Elderly people frequently have clonal hematopoiesis of indeterminate potential (CHIP) raises their risk for cardiovascular disease as well as hematologic cancers. It was unclear how CHIP may affect the prognosis of individuals with acute myocardial infarction (AMI) accompanying cardiogenic shock (CS). For a study, researchers sought to assess the predictive significance of CHIP in CS following AMI.
In the CULPRIT-SHOCK (Culprit Lesion Only versus Multivessel Percutaneous Coronary Intervention in Cardiogenic Shock) experiment, blood samples were taken randomly from 446 participants. The primary outcome at 30 days was all-cause mortality and renal replacement treatment. CHIP was evaluated using a next-generation sequencing technique that targeted the most frequently mutated genes.

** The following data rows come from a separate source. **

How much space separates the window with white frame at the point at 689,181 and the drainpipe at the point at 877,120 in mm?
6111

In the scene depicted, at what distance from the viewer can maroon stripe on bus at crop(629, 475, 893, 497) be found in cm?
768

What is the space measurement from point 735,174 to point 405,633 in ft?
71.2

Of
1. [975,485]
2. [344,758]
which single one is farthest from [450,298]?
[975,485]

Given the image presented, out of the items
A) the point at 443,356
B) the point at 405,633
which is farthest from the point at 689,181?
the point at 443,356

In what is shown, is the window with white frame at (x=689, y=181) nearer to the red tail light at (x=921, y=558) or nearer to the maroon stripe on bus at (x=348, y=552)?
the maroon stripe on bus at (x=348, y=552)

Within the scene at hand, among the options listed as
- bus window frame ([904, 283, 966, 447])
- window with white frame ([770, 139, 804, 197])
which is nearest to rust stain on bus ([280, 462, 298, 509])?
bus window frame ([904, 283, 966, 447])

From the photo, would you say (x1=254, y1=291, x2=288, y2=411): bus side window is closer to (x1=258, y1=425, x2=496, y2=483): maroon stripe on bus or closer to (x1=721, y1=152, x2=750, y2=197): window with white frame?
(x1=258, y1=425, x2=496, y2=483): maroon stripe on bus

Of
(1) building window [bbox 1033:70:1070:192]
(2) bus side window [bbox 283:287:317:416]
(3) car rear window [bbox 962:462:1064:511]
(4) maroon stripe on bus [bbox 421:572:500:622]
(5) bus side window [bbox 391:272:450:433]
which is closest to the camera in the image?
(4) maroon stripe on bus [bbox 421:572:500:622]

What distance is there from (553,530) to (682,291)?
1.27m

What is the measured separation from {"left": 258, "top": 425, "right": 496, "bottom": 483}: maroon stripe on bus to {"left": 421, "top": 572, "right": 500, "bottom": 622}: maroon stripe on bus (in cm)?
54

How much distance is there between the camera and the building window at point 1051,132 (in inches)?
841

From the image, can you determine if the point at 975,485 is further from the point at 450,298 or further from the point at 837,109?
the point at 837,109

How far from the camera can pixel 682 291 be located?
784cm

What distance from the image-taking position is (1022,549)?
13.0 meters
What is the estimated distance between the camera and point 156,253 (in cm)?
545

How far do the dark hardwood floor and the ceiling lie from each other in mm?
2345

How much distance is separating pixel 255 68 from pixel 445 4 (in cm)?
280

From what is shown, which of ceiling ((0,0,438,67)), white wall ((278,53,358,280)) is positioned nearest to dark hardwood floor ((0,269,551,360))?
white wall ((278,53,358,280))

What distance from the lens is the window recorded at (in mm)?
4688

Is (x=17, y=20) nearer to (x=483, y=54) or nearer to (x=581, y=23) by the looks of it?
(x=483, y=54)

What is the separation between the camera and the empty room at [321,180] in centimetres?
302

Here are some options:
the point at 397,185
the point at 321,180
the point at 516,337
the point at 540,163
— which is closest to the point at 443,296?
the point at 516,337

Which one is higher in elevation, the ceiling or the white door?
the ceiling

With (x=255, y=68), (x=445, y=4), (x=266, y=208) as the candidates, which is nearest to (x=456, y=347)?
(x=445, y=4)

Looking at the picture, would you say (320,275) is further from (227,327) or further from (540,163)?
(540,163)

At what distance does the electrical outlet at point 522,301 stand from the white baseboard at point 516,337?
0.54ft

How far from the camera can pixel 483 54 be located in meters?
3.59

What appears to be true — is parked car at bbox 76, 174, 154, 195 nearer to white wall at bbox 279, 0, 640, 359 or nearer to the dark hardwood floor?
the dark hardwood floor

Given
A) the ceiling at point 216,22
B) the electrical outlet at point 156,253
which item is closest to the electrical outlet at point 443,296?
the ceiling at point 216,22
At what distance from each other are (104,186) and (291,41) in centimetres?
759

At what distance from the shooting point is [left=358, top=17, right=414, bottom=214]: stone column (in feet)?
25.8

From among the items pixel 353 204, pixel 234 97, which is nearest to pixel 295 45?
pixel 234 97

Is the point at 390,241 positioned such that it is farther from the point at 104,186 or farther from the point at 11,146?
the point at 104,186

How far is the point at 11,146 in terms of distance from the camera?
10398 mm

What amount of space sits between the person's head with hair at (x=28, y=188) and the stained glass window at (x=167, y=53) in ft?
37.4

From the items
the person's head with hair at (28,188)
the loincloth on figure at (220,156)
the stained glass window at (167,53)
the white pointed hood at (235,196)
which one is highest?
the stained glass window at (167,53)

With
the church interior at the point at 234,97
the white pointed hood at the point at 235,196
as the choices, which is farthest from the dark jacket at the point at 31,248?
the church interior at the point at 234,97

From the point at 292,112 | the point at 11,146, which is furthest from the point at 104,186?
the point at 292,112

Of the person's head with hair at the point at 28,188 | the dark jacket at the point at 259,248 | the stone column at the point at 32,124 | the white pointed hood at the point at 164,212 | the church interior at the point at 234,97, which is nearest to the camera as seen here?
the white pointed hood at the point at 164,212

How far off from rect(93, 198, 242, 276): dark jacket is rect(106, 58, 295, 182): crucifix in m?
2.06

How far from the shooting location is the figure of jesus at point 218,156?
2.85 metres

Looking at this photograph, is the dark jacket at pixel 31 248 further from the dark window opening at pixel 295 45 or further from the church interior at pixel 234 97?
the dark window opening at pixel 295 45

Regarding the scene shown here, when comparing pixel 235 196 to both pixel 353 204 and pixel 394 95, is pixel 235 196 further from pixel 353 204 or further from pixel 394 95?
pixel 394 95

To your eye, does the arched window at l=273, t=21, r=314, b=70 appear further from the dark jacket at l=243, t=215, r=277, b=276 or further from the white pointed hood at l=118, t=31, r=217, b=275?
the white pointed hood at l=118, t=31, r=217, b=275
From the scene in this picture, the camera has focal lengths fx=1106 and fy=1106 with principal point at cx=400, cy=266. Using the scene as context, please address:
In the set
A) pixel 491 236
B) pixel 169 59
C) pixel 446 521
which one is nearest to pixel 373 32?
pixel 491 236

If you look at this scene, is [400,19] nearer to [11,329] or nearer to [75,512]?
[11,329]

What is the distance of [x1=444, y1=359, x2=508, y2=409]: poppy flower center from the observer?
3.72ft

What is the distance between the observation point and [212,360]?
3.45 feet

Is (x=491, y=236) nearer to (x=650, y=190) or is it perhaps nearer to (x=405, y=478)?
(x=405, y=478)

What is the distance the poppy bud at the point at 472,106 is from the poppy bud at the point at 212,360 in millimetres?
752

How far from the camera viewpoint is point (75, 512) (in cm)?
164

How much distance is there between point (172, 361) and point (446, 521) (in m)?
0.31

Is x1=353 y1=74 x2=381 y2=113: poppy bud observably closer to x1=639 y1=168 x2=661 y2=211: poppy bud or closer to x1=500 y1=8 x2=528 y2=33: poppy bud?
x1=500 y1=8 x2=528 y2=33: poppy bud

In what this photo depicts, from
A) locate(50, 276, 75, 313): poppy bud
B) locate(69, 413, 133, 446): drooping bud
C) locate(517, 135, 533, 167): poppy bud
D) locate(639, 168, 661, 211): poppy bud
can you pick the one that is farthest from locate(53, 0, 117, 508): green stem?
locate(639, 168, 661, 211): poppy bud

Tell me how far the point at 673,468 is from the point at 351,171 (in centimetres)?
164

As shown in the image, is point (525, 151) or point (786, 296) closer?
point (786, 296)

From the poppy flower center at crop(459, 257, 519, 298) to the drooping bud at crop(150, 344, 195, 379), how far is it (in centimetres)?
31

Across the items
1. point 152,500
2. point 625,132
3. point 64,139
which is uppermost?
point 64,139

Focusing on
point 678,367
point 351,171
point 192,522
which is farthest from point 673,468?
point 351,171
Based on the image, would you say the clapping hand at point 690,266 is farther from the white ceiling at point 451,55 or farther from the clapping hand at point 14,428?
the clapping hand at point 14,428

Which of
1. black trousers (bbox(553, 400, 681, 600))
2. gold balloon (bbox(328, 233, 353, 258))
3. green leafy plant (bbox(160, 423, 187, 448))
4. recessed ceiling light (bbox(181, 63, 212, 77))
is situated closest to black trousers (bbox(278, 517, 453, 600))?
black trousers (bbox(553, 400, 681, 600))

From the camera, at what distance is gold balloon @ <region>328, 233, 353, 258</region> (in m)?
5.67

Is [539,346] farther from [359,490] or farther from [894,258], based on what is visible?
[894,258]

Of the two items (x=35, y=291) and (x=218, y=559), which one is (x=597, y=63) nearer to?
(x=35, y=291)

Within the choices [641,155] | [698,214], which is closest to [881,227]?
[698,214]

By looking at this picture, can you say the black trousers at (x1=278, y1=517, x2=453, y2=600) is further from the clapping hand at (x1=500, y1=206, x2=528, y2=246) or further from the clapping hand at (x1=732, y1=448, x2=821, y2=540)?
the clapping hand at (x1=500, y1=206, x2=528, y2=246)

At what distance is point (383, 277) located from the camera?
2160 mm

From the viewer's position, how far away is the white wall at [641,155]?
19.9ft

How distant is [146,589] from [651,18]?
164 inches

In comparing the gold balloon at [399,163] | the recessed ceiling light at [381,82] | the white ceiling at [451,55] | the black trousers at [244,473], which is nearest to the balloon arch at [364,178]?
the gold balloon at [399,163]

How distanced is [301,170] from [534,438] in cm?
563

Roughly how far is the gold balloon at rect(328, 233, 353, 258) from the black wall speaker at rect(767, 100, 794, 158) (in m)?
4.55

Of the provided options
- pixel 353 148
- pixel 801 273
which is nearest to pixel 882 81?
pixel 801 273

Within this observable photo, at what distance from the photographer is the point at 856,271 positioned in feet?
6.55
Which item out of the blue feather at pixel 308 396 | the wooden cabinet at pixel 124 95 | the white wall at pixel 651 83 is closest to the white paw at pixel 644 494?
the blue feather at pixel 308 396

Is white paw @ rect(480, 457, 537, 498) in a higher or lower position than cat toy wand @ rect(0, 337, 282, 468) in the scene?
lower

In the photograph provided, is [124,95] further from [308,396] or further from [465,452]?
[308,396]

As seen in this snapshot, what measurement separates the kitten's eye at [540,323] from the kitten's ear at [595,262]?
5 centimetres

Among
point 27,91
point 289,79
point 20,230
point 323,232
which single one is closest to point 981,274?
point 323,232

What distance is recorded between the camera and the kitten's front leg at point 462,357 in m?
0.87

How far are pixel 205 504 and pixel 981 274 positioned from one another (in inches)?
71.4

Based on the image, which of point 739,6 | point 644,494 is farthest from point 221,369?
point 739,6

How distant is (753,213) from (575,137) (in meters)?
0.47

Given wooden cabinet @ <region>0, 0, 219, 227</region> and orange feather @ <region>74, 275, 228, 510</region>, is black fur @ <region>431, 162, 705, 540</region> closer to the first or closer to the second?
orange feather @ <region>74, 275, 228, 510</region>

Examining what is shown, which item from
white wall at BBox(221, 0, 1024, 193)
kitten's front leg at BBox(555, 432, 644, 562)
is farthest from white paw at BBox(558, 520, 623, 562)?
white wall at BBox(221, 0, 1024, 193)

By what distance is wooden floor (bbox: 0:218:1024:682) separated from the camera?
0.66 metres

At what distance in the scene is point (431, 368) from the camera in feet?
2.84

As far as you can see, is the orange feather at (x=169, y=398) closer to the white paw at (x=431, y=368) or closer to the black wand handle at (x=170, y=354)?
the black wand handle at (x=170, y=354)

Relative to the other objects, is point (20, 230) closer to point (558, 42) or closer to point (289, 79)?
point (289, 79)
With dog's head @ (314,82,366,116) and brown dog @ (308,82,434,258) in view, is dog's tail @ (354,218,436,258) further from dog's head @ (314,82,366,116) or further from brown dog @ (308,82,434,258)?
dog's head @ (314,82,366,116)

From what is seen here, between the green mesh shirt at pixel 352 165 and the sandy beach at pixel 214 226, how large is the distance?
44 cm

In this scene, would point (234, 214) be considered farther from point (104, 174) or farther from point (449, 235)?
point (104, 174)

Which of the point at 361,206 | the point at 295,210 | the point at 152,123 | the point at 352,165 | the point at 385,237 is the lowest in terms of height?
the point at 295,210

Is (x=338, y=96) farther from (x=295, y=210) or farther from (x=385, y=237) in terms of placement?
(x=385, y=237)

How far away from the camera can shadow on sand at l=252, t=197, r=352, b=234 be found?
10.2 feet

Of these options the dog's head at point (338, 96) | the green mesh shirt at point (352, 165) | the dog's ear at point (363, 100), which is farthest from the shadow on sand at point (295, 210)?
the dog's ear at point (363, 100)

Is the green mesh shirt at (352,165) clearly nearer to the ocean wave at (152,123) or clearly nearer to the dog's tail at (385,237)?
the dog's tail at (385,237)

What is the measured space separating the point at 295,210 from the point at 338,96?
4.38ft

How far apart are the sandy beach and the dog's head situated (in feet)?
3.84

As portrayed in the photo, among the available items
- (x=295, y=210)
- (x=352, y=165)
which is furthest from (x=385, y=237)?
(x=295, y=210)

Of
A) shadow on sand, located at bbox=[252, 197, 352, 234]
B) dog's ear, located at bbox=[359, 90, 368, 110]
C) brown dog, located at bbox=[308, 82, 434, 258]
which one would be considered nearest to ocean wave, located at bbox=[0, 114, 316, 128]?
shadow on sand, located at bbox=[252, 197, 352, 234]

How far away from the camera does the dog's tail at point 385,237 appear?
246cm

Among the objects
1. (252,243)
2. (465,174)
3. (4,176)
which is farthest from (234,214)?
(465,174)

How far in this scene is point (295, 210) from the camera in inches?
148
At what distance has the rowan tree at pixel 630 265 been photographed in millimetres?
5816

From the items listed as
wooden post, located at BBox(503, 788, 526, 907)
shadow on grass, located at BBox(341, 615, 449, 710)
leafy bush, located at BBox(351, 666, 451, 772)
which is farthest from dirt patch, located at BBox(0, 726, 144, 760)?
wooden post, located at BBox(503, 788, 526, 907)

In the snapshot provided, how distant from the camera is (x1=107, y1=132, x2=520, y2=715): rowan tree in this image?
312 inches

CHIP variations at ≥2% variable allele frequency were found in 29% of cases (n = 129), most often in the DNMT3A or TET2 genes, which, respectively, included 47% and 36% of all mutations. CHIP carriers reported higher levels of N-terminal pro-B-type natriuretic peptide and inflammatory biomarkers, impaired renal function, and were older than non-CHIP patients. Carriers of the CHIP gene had poorer short-term outcomes, as defined by death or by the clinical endpoint of both mortality and severe renal failure within 30 days. While all-cause mortality (OR: 1.67; 95% CI: 0.96-2.90; P = 0.069) was not significantly correlated with the association of CHIP with the composite endpoint, it was independent of age and biomarkers representing renal function, heart failure severity, and inflammation (OR: 1.83; 95% CI: 1.05-3.21; P = 0.03).
CHIP was common in patients with AMI and CS and was linked to a worsened clinical outcome. CHIP evaluation may make risk categorization for CS patients easier and provide new treatment goals.